### Instructions for the task
Keep to one stretch of the data below, the lines from the one with "braces or Invisalign" up to and including the one with "Seven Ways To Read The Bible", and return that stretch exactly.

### Data extracts
• • • • •
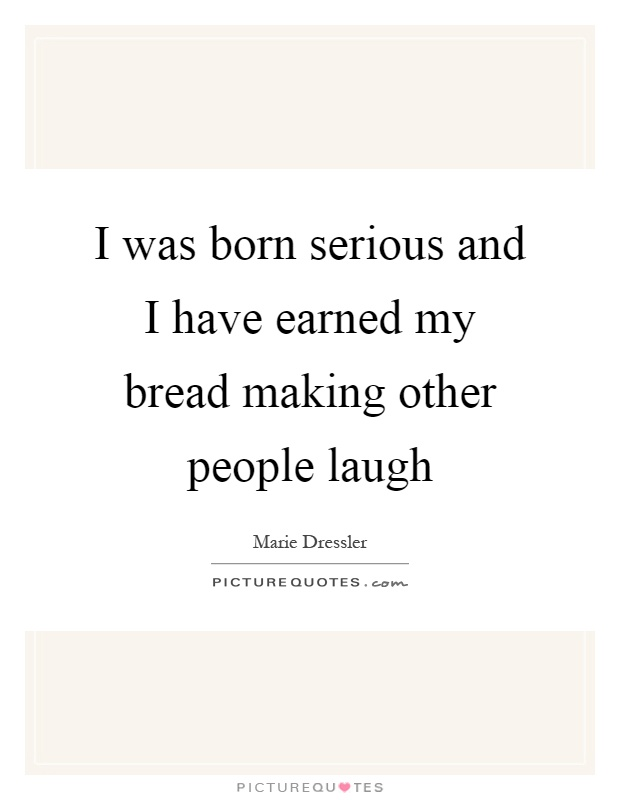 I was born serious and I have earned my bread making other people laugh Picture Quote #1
• • • • •
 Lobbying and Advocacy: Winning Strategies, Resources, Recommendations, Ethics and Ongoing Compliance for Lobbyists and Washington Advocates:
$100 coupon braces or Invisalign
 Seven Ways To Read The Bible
• • • • •
### Solution
$100 coupon braces or Invisalign
 Seven Ways To Read The Bible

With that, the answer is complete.